Event Title

Characterization of Structural Abnormalities in the Cardiac Myocytes of Transgenic Mice

Event Website

CSU 253/254/255

Start Date

13-4-2004 12:45 PM

End Date

13-4-2004 2:45 PM

Student's Major

Biological Sciences

Student's College

Science, Engineering and Technology

Mentor's Name

Marilyn Hart

Mentor's Department

Biological Sciences

Mentor's College

Science, Engineering and Technology

Description

Actin is an essential component of eukaryotic cells that contributes to both the shape and movement of the cell. Actin is regulated by a variety of accessory proteins including actin capping protein (CP). CP is a heterodimer composed of an α and β subunit. Lower organisms have one form of each of the subunits. In higher organisms, there are three forms of the a subunits (αl, α2, α3) and three forms of the p subunit (βl, β2, β3). Previous transgenic studies indicate that CP attaches actin filaments to the Z line of striated muscle and that the beta isoforms have distinct functions in murine myocardium. The purpose of this research is to characterize the structural abnormalities in hearts of transgenic mice expressing forms of CP defective in attaching thin filaments to Z lines. Hearts were removed from mice ranging in age from 6-9 months, their gross morphology assessed.
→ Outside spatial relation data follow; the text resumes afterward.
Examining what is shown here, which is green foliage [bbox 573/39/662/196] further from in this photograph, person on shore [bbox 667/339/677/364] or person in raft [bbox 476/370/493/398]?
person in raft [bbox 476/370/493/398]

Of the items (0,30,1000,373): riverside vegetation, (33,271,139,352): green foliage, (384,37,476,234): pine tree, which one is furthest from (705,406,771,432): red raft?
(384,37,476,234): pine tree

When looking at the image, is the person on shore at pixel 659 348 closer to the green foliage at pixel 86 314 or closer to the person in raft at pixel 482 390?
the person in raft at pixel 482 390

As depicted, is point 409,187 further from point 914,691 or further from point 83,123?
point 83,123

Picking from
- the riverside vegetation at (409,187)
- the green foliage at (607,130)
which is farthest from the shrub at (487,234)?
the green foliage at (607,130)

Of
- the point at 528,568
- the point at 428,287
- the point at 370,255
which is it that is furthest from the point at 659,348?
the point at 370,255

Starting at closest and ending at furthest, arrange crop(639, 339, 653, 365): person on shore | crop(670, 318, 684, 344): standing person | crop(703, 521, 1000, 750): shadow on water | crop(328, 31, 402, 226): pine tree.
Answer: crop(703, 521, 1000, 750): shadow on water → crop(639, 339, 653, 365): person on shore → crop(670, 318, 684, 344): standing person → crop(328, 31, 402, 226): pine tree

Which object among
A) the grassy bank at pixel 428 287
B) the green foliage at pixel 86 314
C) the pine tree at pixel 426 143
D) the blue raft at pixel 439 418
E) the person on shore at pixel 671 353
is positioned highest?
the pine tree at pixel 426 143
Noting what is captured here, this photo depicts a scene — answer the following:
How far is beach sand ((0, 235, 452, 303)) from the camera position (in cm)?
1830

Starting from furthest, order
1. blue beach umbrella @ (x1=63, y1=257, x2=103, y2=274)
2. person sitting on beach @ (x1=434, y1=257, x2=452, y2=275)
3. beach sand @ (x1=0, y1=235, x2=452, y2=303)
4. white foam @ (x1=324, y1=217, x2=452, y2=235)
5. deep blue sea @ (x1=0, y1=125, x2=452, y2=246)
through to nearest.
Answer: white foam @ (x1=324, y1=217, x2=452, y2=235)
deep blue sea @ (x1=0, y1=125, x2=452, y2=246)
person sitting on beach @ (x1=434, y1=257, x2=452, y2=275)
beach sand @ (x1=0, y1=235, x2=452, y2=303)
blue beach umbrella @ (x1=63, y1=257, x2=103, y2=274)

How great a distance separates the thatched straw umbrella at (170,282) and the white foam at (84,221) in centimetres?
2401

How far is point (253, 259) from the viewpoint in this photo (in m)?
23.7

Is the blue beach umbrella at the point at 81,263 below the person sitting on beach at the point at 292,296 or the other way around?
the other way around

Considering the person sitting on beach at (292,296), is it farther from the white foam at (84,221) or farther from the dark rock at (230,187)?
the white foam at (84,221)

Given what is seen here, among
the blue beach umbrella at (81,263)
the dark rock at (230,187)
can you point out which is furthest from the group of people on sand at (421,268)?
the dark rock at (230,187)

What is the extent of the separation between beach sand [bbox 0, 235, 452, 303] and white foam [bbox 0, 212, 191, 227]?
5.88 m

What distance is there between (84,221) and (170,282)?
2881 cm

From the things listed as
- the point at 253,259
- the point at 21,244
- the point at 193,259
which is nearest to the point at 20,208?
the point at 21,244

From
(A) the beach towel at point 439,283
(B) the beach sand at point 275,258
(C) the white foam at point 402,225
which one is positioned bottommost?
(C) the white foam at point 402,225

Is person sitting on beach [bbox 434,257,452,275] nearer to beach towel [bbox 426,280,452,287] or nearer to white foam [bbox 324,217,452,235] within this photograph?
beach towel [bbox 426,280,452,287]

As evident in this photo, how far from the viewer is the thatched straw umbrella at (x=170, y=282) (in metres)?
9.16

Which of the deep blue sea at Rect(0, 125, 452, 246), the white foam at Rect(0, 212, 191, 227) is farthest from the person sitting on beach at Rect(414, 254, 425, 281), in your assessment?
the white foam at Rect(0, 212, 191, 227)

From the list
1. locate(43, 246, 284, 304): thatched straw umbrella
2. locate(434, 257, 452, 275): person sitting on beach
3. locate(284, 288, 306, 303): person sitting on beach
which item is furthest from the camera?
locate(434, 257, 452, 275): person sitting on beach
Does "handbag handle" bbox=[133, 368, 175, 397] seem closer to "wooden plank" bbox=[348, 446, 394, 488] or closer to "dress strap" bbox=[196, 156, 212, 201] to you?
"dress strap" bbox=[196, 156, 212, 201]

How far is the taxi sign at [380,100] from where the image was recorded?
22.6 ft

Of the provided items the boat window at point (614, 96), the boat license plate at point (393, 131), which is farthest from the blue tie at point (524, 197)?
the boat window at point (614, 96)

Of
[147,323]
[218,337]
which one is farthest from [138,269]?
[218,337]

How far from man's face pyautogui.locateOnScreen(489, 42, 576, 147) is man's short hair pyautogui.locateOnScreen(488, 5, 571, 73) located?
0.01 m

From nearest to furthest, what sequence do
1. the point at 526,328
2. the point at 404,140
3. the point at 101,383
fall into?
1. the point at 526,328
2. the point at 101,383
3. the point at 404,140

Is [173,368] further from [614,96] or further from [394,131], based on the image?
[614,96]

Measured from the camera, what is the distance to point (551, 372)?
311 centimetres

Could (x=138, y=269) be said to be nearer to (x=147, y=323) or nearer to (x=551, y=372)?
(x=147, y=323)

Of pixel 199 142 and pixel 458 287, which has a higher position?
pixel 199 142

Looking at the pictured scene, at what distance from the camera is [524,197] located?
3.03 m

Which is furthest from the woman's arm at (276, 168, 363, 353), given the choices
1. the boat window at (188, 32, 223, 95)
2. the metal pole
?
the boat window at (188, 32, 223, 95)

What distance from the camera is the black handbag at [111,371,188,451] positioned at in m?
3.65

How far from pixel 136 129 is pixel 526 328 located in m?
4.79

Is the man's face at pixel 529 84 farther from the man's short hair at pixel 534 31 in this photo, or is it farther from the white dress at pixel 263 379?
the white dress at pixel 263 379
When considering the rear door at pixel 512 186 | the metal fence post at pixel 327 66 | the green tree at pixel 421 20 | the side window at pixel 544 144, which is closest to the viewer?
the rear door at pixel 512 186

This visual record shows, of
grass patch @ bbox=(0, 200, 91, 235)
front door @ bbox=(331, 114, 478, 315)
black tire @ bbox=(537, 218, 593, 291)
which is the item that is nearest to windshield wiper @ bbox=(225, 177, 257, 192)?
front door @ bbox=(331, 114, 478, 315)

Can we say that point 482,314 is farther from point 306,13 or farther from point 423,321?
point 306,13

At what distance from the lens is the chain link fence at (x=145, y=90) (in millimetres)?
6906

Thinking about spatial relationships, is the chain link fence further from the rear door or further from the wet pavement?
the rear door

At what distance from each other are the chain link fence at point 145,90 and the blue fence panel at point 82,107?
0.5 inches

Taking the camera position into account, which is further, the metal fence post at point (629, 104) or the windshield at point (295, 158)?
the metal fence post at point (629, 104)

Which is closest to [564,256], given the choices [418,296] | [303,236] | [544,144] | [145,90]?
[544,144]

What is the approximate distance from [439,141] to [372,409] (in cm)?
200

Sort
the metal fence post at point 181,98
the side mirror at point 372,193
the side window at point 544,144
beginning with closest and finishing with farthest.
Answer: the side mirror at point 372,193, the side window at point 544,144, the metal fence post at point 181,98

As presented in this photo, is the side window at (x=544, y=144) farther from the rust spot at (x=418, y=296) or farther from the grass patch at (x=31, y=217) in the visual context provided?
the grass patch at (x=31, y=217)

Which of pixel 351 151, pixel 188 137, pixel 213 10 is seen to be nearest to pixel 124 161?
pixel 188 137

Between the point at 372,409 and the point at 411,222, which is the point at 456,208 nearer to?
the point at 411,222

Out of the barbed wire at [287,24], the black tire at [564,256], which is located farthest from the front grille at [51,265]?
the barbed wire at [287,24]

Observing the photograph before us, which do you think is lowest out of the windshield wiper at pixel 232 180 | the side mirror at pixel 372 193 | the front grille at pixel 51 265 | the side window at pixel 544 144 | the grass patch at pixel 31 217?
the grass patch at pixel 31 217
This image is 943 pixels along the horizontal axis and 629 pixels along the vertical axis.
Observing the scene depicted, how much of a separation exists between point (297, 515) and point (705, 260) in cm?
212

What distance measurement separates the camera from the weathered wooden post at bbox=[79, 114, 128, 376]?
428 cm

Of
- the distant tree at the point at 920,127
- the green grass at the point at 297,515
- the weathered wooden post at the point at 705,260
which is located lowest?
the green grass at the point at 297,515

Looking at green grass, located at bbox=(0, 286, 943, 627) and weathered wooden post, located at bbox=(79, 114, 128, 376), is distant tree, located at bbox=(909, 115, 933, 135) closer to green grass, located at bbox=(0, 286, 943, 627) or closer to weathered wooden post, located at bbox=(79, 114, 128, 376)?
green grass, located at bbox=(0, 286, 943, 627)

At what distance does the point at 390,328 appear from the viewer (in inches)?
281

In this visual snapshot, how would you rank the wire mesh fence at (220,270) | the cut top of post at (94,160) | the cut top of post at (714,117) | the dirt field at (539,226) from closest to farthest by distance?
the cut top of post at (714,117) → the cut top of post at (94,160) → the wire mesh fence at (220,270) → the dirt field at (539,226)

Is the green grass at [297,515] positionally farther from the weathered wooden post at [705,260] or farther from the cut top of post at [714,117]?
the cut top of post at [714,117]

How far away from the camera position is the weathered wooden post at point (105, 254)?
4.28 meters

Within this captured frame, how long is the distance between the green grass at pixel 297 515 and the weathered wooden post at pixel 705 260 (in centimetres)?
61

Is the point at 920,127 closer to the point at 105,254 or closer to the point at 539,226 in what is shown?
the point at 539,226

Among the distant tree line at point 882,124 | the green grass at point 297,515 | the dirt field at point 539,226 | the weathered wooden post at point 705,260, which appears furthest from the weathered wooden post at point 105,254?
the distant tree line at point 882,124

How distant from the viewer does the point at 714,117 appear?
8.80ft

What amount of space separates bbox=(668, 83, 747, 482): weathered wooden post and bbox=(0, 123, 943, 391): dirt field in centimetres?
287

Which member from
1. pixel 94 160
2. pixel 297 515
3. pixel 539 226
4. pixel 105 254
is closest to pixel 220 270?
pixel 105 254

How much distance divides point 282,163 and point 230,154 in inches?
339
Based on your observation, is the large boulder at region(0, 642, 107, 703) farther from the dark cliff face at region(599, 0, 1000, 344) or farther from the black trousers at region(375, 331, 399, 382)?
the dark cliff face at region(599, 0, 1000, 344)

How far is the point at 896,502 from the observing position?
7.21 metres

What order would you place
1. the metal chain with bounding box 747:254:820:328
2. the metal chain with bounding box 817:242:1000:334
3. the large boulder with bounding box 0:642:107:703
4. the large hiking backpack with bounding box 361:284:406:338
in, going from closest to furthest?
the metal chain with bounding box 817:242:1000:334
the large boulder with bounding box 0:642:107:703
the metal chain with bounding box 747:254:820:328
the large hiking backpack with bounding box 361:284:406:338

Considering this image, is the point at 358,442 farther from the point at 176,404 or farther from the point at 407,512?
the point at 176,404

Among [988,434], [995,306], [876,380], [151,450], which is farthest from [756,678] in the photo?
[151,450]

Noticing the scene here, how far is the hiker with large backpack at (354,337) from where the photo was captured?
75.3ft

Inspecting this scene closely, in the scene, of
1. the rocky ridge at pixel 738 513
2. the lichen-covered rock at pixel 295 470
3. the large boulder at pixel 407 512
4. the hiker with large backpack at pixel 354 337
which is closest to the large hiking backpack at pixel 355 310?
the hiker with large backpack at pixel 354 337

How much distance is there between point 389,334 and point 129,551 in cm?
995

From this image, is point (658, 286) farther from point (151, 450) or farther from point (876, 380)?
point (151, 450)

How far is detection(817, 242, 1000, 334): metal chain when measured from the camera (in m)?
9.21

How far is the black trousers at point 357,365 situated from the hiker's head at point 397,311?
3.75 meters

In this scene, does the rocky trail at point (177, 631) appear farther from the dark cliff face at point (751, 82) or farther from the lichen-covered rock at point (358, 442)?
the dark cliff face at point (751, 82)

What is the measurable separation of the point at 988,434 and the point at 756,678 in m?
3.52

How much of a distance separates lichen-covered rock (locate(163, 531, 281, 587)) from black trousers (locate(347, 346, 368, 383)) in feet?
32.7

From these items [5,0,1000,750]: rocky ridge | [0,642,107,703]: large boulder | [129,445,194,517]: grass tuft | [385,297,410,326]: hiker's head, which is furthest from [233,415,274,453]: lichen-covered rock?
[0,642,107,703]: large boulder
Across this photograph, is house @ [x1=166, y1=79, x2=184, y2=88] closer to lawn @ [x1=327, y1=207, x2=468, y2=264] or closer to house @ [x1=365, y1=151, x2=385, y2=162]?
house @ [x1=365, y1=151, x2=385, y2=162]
The hearts were then flash-frozen and sectioned using a cryotome to a thickness of approximately 5-8 microns thick. Sections were transferred to gelatin coated slides and their morphology scrutinized by phase contrast microscopy. The sections were reacted with mouse anti-actin antibody and the immunocomplex visualized by fluorescence microscopy. Results reveal a reorganization of actin filaments in transgenic myocardium.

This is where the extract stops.